7. Countries don’t like “no rules”

For years, offshore banks and jurisdictions have propped up their local economies offering “no rules” services to anyone. Countries like Vanuatu made it a crime for bankers to disclose information to foreign authorities in order to attract people who didn’t want their affairs disclosed in order to hide from the law or the taxman.

Again, the era of opacity is over. Today’s offshore world is one of transparency, and whether we like it, most of us will have to participate. Even if you’re willing to keep your entire business and fortune in the offshore world, your developed world citizenship will subject you to information sharing and reporting requirements.

Here’s the deal: “no rules” doesn’t work. Having some rules actually works in your favor, because it shows you are a reputable person. Personally, I think that if Belize wants to allow its IBC companies to merely pay an annual renewal fee without filing audited reports, they should be free to do so.

However, you must consider things from a bank’s perspective. Banks are under incredible scrutiny to stop money laundering, terrorism, and all of the other boogeymen that high-tax countries use to excuse any grab at wealth or freedom whatsoever. That means that your banker will be increasingly afraid to deal with any structure that involves a total lack of rules.

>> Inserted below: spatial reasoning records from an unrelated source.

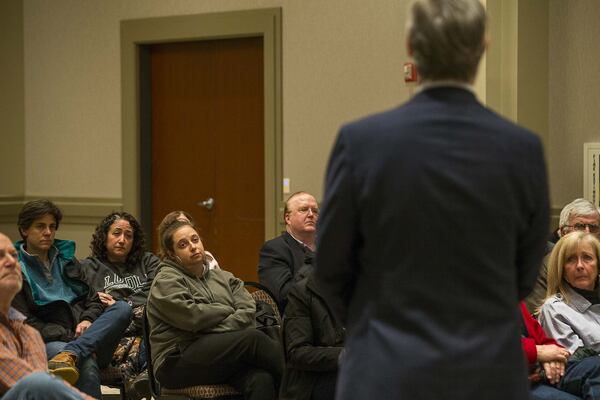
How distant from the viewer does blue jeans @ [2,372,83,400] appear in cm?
282

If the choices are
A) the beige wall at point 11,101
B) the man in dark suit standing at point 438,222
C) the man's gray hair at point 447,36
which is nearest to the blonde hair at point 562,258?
the man in dark suit standing at point 438,222

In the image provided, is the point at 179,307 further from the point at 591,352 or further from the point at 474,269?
the point at 474,269

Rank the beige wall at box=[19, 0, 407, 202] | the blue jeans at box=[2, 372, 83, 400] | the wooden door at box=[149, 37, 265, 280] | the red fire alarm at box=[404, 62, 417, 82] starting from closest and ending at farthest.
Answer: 1. the blue jeans at box=[2, 372, 83, 400]
2. the red fire alarm at box=[404, 62, 417, 82]
3. the beige wall at box=[19, 0, 407, 202]
4. the wooden door at box=[149, 37, 265, 280]

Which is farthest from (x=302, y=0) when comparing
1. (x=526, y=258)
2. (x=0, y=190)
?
(x=526, y=258)

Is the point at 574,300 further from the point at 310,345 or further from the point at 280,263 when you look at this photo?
the point at 280,263

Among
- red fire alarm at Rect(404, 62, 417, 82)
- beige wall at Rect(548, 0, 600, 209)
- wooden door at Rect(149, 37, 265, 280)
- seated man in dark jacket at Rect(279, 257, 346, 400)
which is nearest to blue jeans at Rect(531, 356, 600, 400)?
seated man in dark jacket at Rect(279, 257, 346, 400)

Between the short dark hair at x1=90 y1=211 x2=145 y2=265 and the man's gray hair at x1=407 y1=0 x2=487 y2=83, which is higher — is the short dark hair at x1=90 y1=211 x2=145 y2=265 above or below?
below

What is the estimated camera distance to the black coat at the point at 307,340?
3803 mm

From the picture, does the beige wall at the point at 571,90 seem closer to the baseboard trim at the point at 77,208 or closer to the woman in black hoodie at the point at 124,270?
the woman in black hoodie at the point at 124,270

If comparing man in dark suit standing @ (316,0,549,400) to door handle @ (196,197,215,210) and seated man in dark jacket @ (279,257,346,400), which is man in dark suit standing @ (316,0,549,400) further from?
door handle @ (196,197,215,210)

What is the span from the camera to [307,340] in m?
3.85

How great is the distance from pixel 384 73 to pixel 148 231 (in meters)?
2.36

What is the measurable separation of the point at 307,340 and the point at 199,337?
503 mm

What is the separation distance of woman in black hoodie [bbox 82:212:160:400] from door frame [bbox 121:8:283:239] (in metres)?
1.82
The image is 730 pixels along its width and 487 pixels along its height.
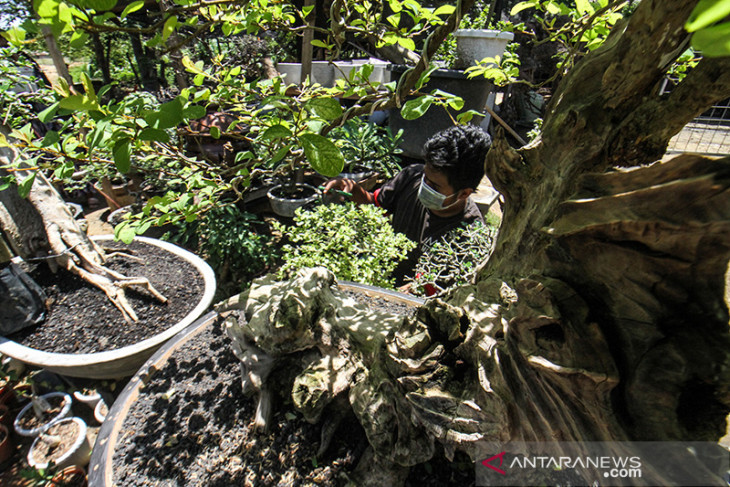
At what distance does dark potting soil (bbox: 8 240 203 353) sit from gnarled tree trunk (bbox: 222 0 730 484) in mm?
1995

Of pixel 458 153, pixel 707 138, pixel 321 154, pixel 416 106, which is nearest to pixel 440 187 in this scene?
pixel 458 153

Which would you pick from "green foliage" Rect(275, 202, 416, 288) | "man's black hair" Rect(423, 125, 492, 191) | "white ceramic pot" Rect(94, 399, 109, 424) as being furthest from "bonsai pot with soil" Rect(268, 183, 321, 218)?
"white ceramic pot" Rect(94, 399, 109, 424)

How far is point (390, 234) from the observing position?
8.18 feet

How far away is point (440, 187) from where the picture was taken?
2.77 metres

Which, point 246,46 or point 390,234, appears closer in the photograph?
point 390,234

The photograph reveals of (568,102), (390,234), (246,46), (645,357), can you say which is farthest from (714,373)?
(246,46)

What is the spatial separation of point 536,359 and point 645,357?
0.76ft

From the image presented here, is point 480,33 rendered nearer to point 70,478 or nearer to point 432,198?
point 432,198

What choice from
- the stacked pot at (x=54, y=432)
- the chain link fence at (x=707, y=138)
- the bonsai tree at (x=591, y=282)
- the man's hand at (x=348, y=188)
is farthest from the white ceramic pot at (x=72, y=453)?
the chain link fence at (x=707, y=138)

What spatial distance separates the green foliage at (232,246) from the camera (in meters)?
3.46

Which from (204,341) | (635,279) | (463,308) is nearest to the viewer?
(635,279)

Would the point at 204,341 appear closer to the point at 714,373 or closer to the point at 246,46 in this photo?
the point at 714,373

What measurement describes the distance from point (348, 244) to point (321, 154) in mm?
1506

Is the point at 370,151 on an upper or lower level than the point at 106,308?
upper
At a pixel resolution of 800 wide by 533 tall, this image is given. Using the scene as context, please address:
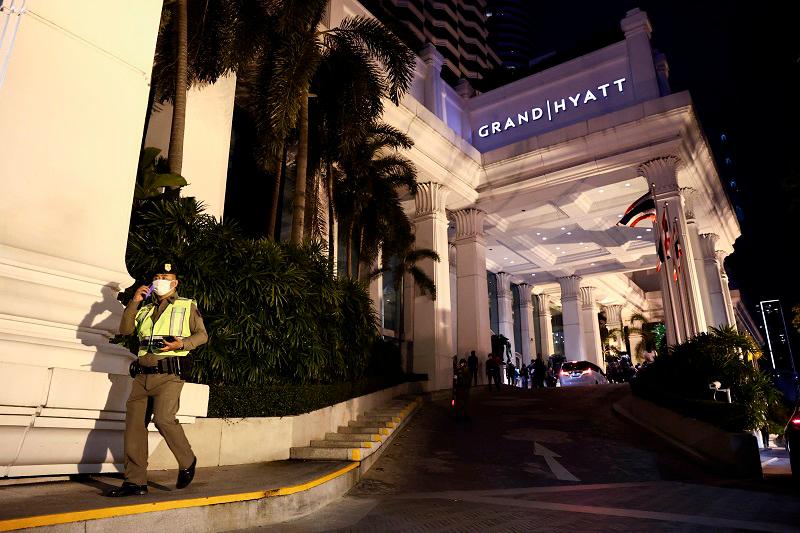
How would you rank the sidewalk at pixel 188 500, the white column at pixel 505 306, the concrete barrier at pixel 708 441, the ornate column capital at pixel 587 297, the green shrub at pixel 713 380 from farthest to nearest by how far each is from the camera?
1. the ornate column capital at pixel 587 297
2. the white column at pixel 505 306
3. the green shrub at pixel 713 380
4. the concrete barrier at pixel 708 441
5. the sidewalk at pixel 188 500

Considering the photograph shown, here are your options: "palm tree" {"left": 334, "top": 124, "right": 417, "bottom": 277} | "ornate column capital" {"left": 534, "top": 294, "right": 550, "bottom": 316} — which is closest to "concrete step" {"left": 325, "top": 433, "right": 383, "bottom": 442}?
"palm tree" {"left": 334, "top": 124, "right": 417, "bottom": 277}

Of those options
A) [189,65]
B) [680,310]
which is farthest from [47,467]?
[680,310]

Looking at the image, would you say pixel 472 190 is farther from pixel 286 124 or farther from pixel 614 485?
pixel 614 485

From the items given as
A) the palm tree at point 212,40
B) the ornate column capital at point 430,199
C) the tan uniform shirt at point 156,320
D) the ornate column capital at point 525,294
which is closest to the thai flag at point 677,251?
the ornate column capital at point 430,199

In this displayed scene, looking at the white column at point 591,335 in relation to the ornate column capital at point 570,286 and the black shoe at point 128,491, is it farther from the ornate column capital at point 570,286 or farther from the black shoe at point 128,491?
the black shoe at point 128,491

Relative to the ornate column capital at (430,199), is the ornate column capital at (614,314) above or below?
below

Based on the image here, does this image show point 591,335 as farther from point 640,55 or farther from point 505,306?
point 640,55

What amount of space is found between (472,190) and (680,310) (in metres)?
9.72

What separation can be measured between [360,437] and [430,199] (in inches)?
540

Having a company that is totally opaque, files no reports, and maintains no records sounds great, and if you’re a legitimate business you might not think anything of it. However, the world is changing in a way that living without any rules at all will increasingly make you a pariah.

So…

What to do to “go onshore”

Remember, going onshore doesn’t mean taking on massive amounts of tax. I’m not suggesting that you simply stay put in California or Queensland and keep forking over half of your income to the taxman.

What I am saying, however, is that adding some onshore elements to your tax savings plan is increasingly important. If you’re making the move to lower taxes, consider not only legal tax reduction or elimination but operational efficiency. If you can’t receive the money you earn, the most tax-optimized structure in the world won’t help.

Here’s what to do…

If you’re just diving into this world of lower taxes and more freedom, make sure you set things up properly. Start by focusing your gaze AWAY from shiny objects: specific structures sold as a commodity and not as a solution.

If I gave you a violin and you had no idea how to play it, the violin itself would be of little use and would just take up space in your house. Similarly, a Belize company could work for somebody who has taken the time to learn how to use it, but is worthless on its own.

Sadly, most offshore companies are sold by promoters who:

1. Sell only one commodity, such as a Panama lawyer who sells Panama companies and doesn’t know anything outside of Panama, and certainly doesn’t know about opening bank accounts outside of Panama or your potential reporting requirements elsewhere

2. Sell lots of different commodities and pretend to add value by distinguishing among minor differences. I’ve had people who spent $500,000 to get second passports for their family tell me this is the process they encountered, as well. The last thing you need is an offshore supermarket that offers apples, bananas, papayas, and lemons, but leaves the decision of which is best up to you.

As I often say, an offshore company in and of itself is just a pile of paperwork. A tax strategy that doesn’t actually work legally is just a collection of bad ideas. Take the time and make sure that you address all aspects of what you need in your offshore plan.

Increasingly, that means being onshore.